Could anyone please give me some hint on proving or disproving the following:
If $a_n\to\infty$, then $\lim_{n\to\infty}\frac1{na_n}\sum_{k=1}^{n} a_k$ converges.
The examples I can think of all say that this sum in convergent.
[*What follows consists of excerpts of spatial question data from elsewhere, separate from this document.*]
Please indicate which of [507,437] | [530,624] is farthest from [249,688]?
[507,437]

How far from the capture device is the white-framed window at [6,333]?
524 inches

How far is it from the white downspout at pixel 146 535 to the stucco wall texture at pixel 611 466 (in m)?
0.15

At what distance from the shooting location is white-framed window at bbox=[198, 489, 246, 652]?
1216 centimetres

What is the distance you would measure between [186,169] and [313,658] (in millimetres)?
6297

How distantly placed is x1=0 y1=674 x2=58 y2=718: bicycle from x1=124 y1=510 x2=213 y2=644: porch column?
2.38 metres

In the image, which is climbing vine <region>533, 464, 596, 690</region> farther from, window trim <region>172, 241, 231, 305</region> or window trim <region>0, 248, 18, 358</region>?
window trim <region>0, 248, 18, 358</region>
Is this statement then "really" always true?
Without any further hypothesis, the statement is wrong: some values of $a_n$ can be way very small compared to the others.
Define $a_n = \begin{cases} k & \mbox{ if $n = 2k$ is even,} \\ 2^k & \mbox{if $n = 2k+1$ is odd.} \end{cases}$.
For $n = 2k$, splitting the sum between odd and even indices yields : $$\frac{1}{na_n}\sum \limits_{i=1}^n a_i = \frac{1}{2k^2} \Big(\sum \limits_{i=1}^k i + \sum \limits_{i=1}^{k-1} 2^i \Big) = \frac{1}{2k^2} \Big(\frac{k(k+1)}{2} + 2^k - 1\Big) \ge \frac{2^k}{2k^2}.$$
Similarly, for $n=2k+1$, we get $$\frac{1}{na_n}\sum \limits_{i=1}^n a_i = \frac{1}{(2k+1)2^k} \Big( \frac{k(k+1)}{2} + 2^{k+1}-1 \Big) = \frac{k(k+1)}{(4k+2) \cdot 2^k} + \frac{1}{2k+1} \cdot \frac{2^{k+1}-1}{2^k}.$$
Hence $\frac{1}{2ka_{2k}}\sum\limits_{i=1}^{2k}a_i \underset{k \to \infty}{\longrightarrow} +\infty$, while $\frac{1}{(2k+1)a_{2k+1}}\sum\limits_{i=1}^{2k+1}a_i \underset{k\to\infty}{\longrightarrow}0$. Thus $\big(\frac{1}{na_n}\sum\limits_{i=1}^na_i\big)_n$ does not converge.